Each line in the entries below that holds the string "with" must be copied.

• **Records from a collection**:
# # # # # # #
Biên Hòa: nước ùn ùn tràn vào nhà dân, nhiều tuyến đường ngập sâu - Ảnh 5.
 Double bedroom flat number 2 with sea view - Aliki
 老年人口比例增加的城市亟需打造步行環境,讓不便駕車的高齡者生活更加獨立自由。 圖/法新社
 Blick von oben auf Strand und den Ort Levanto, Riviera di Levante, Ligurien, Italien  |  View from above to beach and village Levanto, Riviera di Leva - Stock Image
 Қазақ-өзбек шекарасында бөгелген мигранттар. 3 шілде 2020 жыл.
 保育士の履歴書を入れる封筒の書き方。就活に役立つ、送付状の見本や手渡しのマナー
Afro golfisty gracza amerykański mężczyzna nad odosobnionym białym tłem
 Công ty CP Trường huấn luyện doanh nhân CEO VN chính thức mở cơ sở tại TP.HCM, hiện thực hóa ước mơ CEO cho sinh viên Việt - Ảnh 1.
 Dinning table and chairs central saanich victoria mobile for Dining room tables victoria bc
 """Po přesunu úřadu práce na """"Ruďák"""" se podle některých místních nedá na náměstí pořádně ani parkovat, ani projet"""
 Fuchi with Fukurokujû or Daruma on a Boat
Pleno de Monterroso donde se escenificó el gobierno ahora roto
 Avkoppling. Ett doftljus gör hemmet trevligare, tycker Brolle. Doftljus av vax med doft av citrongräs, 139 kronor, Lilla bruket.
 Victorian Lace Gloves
# # # # # # #
• **Response to this exercise**:
 Double bedroom flat number 2 with sea view - Aliki
 Fuchi with Fukurokujû or Daruma on a Boat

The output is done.